> **INSTRUCTIONS TO FOLLOW**: Quote exactly the lines running from the line with "How far from the vantage" to the end of the entries, including both, and nothing else.

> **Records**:
========

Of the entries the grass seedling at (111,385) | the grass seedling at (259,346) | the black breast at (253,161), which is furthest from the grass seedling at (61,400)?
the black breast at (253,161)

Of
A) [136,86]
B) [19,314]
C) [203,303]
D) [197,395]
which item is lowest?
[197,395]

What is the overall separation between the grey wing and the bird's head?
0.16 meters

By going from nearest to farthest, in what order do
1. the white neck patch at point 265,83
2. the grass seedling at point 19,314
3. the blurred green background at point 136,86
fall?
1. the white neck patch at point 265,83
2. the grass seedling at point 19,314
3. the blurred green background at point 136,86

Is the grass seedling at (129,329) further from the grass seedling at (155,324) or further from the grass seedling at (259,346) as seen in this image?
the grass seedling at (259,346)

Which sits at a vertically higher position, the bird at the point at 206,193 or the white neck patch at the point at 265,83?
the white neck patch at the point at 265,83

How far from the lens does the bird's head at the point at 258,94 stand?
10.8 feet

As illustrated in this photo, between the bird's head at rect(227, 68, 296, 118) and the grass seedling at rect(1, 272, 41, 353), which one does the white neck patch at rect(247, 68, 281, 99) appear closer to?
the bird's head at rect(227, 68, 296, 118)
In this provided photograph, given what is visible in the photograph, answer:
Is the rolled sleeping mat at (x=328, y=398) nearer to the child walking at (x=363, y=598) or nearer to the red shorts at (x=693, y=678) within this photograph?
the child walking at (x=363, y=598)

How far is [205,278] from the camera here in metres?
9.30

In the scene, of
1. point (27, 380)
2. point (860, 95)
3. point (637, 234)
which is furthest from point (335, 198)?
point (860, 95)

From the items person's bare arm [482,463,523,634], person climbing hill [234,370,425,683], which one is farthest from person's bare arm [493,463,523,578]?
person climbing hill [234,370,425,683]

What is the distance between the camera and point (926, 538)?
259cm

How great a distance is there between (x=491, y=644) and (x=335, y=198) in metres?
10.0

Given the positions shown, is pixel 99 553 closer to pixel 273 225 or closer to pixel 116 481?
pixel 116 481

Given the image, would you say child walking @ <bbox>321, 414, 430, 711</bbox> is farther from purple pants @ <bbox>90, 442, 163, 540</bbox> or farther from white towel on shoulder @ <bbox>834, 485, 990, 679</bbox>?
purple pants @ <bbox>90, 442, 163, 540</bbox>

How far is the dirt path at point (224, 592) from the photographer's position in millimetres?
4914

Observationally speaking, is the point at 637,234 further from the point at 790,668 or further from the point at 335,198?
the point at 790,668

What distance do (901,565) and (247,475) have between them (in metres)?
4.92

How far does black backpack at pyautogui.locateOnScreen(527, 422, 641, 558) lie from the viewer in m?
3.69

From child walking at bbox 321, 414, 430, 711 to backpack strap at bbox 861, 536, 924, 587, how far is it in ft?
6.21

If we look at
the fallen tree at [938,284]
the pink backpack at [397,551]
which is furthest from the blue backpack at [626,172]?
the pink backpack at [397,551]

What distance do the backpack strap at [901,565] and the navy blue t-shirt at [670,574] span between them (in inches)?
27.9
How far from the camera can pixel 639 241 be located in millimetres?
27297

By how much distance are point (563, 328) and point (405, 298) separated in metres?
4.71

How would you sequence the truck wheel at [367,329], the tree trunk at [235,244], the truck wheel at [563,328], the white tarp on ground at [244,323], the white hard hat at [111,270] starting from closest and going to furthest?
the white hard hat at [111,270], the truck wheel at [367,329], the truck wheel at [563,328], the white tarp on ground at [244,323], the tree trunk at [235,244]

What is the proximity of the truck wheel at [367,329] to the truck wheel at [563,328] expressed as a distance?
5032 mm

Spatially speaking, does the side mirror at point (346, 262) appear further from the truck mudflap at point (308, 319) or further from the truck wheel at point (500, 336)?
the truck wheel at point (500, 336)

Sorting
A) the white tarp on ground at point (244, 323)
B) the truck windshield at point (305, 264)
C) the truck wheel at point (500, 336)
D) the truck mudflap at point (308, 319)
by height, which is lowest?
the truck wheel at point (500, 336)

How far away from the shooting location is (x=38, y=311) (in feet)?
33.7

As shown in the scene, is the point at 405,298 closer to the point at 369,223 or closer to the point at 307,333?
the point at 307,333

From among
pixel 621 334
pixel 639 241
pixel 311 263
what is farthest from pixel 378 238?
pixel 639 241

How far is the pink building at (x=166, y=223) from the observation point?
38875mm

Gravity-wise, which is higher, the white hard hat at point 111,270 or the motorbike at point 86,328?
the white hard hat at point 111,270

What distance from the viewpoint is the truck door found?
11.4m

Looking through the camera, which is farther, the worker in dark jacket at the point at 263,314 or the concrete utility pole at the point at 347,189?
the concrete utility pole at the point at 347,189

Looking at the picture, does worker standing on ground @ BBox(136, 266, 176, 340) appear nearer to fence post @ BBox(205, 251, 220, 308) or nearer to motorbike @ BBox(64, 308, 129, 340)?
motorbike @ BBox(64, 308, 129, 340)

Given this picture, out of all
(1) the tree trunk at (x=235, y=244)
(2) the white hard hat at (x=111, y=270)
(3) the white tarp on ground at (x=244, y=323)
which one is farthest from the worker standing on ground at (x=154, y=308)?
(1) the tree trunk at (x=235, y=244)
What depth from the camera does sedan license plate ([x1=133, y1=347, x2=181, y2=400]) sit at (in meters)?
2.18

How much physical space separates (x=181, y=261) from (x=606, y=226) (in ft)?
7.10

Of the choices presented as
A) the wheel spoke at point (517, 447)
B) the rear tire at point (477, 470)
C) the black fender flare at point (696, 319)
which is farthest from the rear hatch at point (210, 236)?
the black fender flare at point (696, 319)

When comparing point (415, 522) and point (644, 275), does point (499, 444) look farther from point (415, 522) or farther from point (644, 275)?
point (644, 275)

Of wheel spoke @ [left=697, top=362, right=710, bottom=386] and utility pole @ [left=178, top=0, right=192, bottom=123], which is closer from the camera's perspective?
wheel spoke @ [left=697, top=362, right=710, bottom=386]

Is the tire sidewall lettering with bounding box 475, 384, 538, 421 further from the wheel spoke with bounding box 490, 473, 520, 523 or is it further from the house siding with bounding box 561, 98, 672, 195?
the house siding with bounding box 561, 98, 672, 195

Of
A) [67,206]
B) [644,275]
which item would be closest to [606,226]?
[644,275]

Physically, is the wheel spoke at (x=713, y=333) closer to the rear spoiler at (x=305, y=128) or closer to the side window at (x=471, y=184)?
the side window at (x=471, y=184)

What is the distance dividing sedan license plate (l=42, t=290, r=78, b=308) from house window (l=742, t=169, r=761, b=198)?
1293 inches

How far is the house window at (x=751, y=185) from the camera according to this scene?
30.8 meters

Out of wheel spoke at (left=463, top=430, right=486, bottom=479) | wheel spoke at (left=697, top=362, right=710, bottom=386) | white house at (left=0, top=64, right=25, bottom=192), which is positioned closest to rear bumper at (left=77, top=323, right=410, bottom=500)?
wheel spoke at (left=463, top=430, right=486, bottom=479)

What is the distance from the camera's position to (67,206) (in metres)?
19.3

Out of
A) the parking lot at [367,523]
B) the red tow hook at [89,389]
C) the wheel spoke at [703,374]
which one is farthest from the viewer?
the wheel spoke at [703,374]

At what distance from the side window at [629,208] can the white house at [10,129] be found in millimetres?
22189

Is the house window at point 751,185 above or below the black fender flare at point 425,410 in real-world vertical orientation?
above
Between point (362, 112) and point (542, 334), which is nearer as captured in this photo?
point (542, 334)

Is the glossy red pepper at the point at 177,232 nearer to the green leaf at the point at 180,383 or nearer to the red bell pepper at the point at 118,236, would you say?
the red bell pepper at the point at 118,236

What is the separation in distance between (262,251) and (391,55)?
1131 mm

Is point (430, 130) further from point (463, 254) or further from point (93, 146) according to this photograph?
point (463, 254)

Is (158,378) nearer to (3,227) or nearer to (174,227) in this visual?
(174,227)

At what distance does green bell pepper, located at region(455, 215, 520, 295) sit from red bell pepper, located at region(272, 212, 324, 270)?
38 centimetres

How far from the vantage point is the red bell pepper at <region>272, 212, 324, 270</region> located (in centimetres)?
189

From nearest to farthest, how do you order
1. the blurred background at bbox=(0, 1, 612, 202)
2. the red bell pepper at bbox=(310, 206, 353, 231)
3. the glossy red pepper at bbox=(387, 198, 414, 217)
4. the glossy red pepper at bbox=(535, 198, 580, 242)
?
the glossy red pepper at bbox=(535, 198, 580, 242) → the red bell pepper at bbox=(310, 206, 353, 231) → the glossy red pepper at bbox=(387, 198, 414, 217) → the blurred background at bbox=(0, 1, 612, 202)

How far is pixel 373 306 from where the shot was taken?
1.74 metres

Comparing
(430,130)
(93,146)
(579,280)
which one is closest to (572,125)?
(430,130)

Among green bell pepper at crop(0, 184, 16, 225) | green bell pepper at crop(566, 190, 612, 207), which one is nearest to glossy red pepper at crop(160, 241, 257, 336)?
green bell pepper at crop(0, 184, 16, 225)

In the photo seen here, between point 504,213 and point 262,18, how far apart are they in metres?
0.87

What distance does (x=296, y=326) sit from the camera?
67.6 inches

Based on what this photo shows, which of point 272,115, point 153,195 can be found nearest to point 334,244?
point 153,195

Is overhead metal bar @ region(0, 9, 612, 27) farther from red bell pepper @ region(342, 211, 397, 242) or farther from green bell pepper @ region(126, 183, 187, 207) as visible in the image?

========

> **WRITTEN ANSWER**:
How far from the vantage point is the red bell pepper at <region>272, 212, 324, 270</region> located (in centimetres)?
189

From nearest to farthest, how do you order
1. the blurred background at bbox=(0, 1, 612, 202)
2. the red bell pepper at bbox=(310, 206, 353, 231)
3. the glossy red pepper at bbox=(387, 198, 414, 217)
4. the glossy red pepper at bbox=(535, 198, 580, 242)
?
the glossy red pepper at bbox=(535, 198, 580, 242) → the red bell pepper at bbox=(310, 206, 353, 231) → the glossy red pepper at bbox=(387, 198, 414, 217) → the blurred background at bbox=(0, 1, 612, 202)

How far is pixel 373 306 from where the shot was taken?
1.74 metres

Comparing
(430,130)
(93,146)
(579,280)
which one is closest to (572,125)?
(430,130)

Among green bell pepper at crop(0, 184, 16, 225) | green bell pepper at crop(566, 190, 612, 207), which one is nearest to glossy red pepper at crop(160, 241, 257, 336)?
green bell pepper at crop(0, 184, 16, 225)

In the photo seen here, between point 504,213 and point 262,18, how far apart are they in metres?
0.87

What distance does (x=296, y=326) sit from the camera?
67.6 inches

Based on what this photo shows, which of point 272,115, point 153,195 can be found nearest to point 334,244?
point 153,195

Is overhead metal bar @ region(0, 9, 612, 27) farther from red bell pepper @ region(342, 211, 397, 242) or farther from green bell pepper @ region(126, 183, 187, 207) as visible in the image?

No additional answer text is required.